Before we can begin to prioritise the things in ‘the list’, we need to get to know ourselves – the things that truly bring us joy, peace, excitement, and sorrow. Once we know this, we can begin to use what’s on ‘the list’ in a way that gives us the most value for ourselves. There is no playbook. We can’t fall back on science or economics. No one can offer an ‘if-then-else’ decision tree for another’s intrinsic value because every single person is different.
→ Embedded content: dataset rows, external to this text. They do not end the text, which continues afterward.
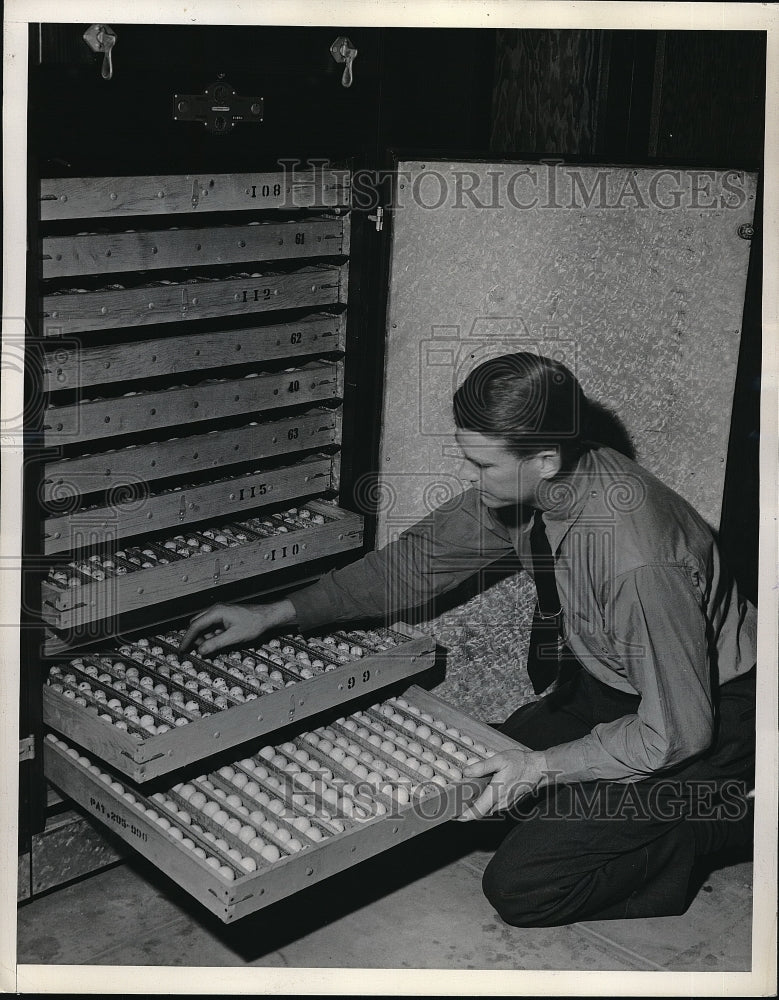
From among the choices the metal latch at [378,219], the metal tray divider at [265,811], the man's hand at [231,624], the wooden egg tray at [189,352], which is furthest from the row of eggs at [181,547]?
the metal latch at [378,219]

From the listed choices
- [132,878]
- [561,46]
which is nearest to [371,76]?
[561,46]

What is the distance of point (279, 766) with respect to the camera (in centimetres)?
312

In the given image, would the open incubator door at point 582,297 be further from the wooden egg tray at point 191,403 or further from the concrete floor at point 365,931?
the concrete floor at point 365,931

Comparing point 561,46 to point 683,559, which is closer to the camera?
point 683,559

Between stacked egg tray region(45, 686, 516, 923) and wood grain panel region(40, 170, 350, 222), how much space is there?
1.26 m

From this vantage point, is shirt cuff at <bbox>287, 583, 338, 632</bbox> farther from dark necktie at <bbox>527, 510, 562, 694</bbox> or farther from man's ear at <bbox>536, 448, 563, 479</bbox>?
man's ear at <bbox>536, 448, 563, 479</bbox>

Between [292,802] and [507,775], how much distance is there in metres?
0.54

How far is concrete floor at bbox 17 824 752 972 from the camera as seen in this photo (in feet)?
9.67

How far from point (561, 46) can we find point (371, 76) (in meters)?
0.65

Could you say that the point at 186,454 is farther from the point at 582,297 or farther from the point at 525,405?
the point at 582,297

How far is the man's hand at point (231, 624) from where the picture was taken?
3188 mm

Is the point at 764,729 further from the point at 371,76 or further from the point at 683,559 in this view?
the point at 371,76

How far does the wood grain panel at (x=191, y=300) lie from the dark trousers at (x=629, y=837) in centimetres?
137

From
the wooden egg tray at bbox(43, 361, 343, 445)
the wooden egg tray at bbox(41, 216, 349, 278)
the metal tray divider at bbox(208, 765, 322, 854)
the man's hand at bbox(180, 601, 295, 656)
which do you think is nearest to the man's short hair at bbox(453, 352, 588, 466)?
the wooden egg tray at bbox(43, 361, 343, 445)
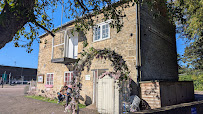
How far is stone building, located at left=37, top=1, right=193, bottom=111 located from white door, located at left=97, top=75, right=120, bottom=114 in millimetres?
1066

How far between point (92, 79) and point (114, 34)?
10.3 ft

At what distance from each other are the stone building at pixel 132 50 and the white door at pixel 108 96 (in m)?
1.07

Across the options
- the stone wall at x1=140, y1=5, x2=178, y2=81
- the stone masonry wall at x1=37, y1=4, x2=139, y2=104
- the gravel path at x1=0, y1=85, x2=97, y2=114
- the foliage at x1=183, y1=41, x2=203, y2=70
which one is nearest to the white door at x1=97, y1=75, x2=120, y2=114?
the gravel path at x1=0, y1=85, x2=97, y2=114

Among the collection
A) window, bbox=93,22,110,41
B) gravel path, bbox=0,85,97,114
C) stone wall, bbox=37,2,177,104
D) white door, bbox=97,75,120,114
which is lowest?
gravel path, bbox=0,85,97,114

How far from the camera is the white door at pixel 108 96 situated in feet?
23.9

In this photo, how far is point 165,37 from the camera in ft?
35.9

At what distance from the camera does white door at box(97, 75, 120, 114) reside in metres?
7.27

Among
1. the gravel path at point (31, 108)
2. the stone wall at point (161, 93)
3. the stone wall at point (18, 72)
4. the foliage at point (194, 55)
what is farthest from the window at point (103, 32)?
the stone wall at point (18, 72)

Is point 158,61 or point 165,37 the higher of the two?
point 165,37

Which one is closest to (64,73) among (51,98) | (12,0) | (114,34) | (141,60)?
(51,98)

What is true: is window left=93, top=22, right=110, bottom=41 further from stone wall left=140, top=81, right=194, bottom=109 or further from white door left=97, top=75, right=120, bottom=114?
stone wall left=140, top=81, right=194, bottom=109

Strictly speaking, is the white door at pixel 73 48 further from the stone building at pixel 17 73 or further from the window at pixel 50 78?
the stone building at pixel 17 73

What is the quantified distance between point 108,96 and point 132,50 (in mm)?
2721

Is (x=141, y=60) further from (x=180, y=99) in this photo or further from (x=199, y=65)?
(x=199, y=65)
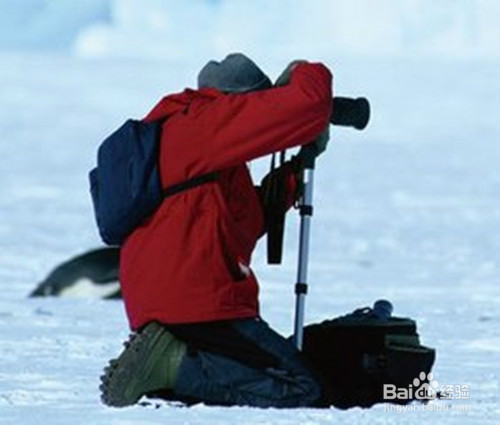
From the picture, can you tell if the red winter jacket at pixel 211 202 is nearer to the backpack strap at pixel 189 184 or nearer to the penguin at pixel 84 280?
the backpack strap at pixel 189 184

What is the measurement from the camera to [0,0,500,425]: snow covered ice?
5656 mm

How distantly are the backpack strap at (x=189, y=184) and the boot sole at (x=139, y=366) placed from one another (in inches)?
14.1

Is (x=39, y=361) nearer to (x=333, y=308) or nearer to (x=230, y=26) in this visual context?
(x=333, y=308)

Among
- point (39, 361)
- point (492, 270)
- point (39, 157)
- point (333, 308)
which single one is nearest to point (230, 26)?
point (39, 157)

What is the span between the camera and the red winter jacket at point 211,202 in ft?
14.9

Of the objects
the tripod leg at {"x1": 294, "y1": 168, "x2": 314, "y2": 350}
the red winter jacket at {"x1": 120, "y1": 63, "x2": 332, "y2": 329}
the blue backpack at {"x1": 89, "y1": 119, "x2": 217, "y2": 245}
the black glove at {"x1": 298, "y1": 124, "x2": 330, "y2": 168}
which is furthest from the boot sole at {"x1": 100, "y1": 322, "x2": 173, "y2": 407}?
the black glove at {"x1": 298, "y1": 124, "x2": 330, "y2": 168}

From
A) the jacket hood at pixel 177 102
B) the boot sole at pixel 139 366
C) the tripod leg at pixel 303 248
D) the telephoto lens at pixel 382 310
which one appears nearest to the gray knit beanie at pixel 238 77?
the jacket hood at pixel 177 102

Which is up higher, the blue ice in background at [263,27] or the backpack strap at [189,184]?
the blue ice in background at [263,27]

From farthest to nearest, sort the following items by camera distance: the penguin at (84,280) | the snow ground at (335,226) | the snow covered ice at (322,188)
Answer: the penguin at (84,280), the snow covered ice at (322,188), the snow ground at (335,226)

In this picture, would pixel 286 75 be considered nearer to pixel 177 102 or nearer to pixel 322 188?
pixel 177 102

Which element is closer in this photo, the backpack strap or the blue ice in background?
the backpack strap

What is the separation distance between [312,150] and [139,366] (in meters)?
0.79

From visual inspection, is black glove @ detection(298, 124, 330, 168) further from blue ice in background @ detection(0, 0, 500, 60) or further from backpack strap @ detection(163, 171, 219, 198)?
blue ice in background @ detection(0, 0, 500, 60)

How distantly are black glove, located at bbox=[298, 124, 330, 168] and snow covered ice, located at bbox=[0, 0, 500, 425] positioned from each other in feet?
2.43
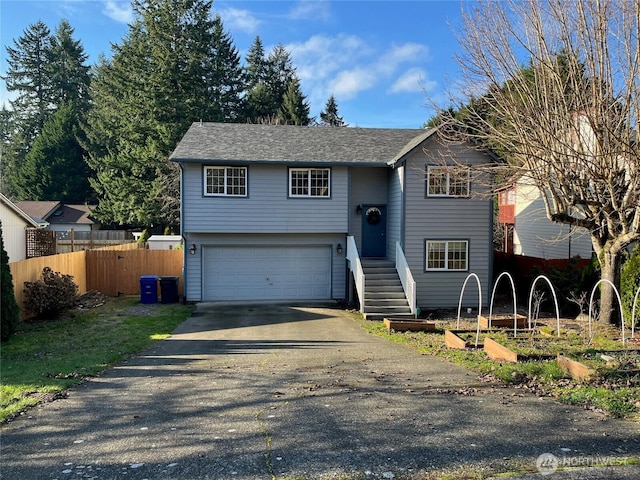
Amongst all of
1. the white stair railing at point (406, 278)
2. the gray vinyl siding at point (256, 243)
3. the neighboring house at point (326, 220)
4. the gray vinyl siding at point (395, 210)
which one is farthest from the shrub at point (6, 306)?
the gray vinyl siding at point (395, 210)

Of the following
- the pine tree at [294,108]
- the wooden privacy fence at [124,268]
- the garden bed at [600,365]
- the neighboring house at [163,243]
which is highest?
the pine tree at [294,108]

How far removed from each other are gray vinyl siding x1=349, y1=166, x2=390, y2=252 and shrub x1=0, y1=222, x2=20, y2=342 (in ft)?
34.7

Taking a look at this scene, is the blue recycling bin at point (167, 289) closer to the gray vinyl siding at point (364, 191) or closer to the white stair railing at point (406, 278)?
the gray vinyl siding at point (364, 191)

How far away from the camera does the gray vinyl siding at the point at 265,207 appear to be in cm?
1546

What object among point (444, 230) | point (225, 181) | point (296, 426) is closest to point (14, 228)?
point (225, 181)

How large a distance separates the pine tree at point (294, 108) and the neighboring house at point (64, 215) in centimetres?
1796

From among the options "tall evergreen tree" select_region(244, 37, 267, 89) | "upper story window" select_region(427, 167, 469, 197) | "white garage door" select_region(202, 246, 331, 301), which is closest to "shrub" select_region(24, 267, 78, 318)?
"white garage door" select_region(202, 246, 331, 301)

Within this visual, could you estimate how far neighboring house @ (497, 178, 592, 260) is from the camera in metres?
18.5

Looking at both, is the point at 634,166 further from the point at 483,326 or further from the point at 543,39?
the point at 483,326

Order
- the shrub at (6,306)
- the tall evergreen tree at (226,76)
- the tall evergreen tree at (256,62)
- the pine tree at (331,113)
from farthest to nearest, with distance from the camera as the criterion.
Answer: the pine tree at (331,113)
the tall evergreen tree at (256,62)
the tall evergreen tree at (226,76)
the shrub at (6,306)

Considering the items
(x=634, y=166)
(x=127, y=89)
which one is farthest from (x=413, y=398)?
(x=127, y=89)

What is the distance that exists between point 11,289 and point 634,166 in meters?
14.2

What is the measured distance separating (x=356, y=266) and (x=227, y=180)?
18.1 feet

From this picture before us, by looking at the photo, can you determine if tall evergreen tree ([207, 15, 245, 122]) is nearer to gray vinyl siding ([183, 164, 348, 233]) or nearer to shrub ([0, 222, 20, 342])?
gray vinyl siding ([183, 164, 348, 233])
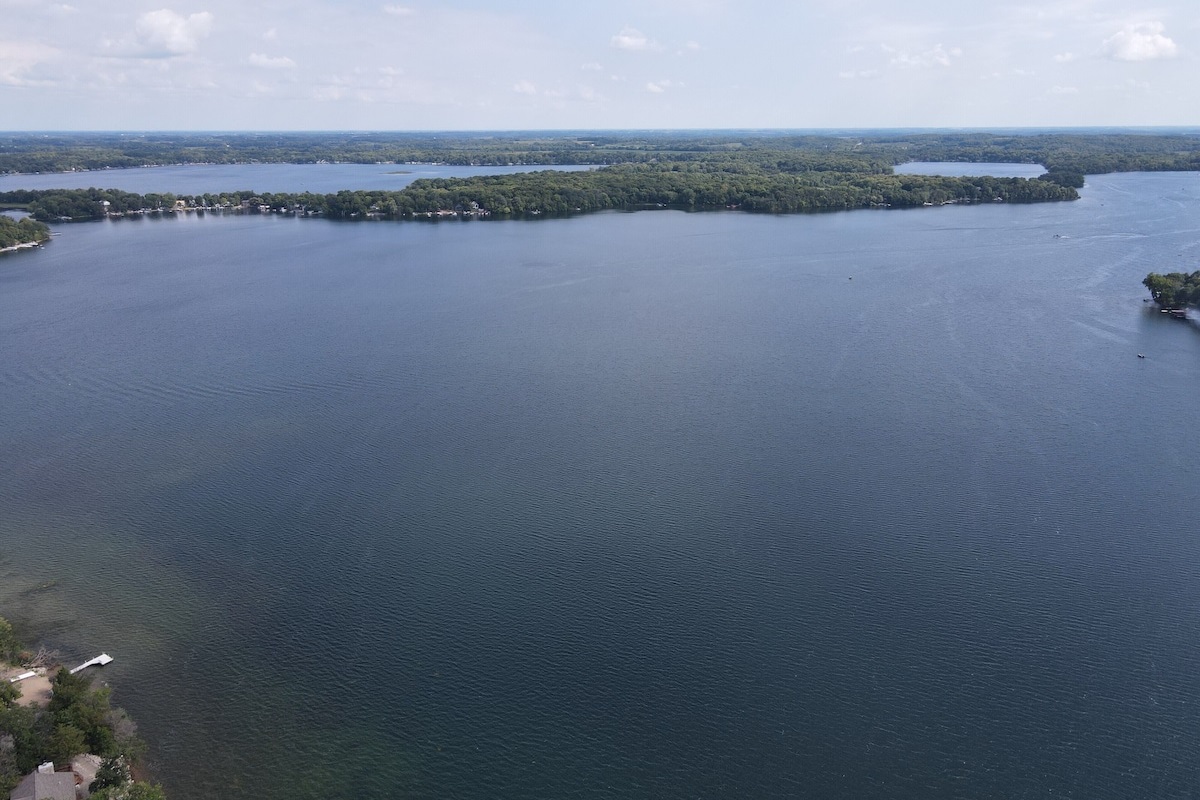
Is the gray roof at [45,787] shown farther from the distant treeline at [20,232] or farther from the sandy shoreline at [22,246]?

For me, I know that when I’m feeling frazzled, like I have too much on, or ‘too many threads to keep-a-hold-of’ as I like to say, then meditation is the thing I pick out of the list. When it’s sunny and warm, the garden is the place I love to be. When I’m feeling joyous and energetic, taking to a canvas with paint gives me the most ‘bang-for-buck.’ What’s the bang? It’s difficult to define. I’m not measuring my heart rate, or calories, or bank balance when I’m doing this thing for myself. I could try, there’s probably an app for that, but sometimes living in the uncertainty is also part of the purpose.

No one will pay me to prune my garden, or meditate, or sling paint at a canvas, but being paid isn’t the point. It’s just a really nice way to spend the finite amount of time I have here on Earth, and I kind of don’t care if no one else can understand it. I’m definitely not bored.

May 28, 2020

Defined by ‘No’

Saying Yes is easy. Saying yes keeps people happy and keeps me busy. Saying yes to going to dinner, having a drink, going to a friends’ place, working on a book. Saying yes brings me a lot of joy.

But for two letters, No is a powerful word. In contrast to saying Yes, saying No is hard. Saying No disappoints people. “I can’t help with that right now.” “No, I can’t attend your event.” “No, I’m not interested in illustrating that book.” No is the hardest word for me to say because I generally derive most of my pleasure from pleasing people. But, in the long run, saying no has never led to a catastrophic mistake.

No unlocks things. No makes it about me, not them. No creates space to think, to breathe, and to observe. Saying ‘No’ helps me say yes to things that matter, when they matter most.